- [Exercise aim]: Output exactly, please, the lines of the records below from the one containing "request_url: https://www.goanomads.com.br/en/cart.js" through the final line.

----------

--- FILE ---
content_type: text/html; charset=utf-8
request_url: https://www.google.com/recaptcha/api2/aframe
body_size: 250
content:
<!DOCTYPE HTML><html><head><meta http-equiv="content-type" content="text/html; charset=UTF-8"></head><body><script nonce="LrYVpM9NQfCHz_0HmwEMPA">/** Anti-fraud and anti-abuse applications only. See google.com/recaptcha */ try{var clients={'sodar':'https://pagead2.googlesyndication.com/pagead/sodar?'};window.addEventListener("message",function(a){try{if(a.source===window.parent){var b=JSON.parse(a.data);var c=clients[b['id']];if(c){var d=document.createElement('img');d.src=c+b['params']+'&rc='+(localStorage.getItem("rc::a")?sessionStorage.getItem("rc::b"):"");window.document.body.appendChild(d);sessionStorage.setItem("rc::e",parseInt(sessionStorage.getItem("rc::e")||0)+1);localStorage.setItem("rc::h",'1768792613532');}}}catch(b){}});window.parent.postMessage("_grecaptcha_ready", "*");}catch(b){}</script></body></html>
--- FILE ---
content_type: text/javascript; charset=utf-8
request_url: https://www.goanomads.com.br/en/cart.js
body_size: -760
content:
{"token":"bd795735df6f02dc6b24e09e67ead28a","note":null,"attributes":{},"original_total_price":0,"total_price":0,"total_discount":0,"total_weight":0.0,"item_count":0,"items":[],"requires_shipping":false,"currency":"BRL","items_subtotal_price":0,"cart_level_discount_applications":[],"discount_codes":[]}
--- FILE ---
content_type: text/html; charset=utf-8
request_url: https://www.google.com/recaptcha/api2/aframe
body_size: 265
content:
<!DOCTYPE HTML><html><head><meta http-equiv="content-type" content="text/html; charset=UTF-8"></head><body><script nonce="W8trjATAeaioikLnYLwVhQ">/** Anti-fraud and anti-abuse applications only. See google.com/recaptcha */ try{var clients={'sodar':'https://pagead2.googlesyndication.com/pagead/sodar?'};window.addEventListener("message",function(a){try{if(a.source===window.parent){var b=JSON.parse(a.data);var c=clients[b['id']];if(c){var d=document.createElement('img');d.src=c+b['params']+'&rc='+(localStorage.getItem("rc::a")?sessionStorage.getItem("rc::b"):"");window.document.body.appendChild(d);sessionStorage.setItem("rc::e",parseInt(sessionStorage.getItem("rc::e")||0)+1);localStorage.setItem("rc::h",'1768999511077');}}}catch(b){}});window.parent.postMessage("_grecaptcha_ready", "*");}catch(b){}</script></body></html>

----------

- [Completed task]:
request_url: https://www.goanomads.com.br/en/cart.js
body_size: -760
content:
{"token":"bd795735df6f02dc6b24e09e67ead28a","note":null,"attributes":{},"original_total_price":0,"total_price":0,"total_discount":0,"total_weight":0.0,"item_count":0,"items":[],"requires_shipping":false,"currency":"BRL","items_subtotal_price":0,"cart_level_discount_applications":[],"discount_codes":[]}
--- FILE ---
content_type: text/html; charset=utf-8
request_url: https://www.google.com/recaptcha/api2/aframe
body_size: 265
content:
<!DOCTYPE HTML><html><head><meta http-equiv="content-type" content="text/html; charset=UTF-8"></head><body><script nonce="W8trjATAeaioikLnYLwVhQ">/** Anti-fraud and anti-abuse applications only. See google.com/recaptcha */ try{var clients={'sodar':'https://pagead2.googlesyndication.com/pagead/sodar?'};window.addEventListener("message",function(a){try{if(a.source===window.parent){var b=JSON.parse(a.data);var c=clients[b['id']];if(c){var d=document.createElement('img');d.src=c+b['params']+'&rc='+(localStorage.getItem("rc::a")?sessionStorage.getItem("rc::b"):"");window.document.body.appendChild(d);sessionStorage.setItem("rc::e",parseInt(sessionStorage.getItem("rc::e")||0)+1);localStorage.setItem("rc::h",'1768999511077');}}}catch(b){}});window.parent.postMessage("_grecaptcha_ready", "*");}catch(b){}</script></body></html>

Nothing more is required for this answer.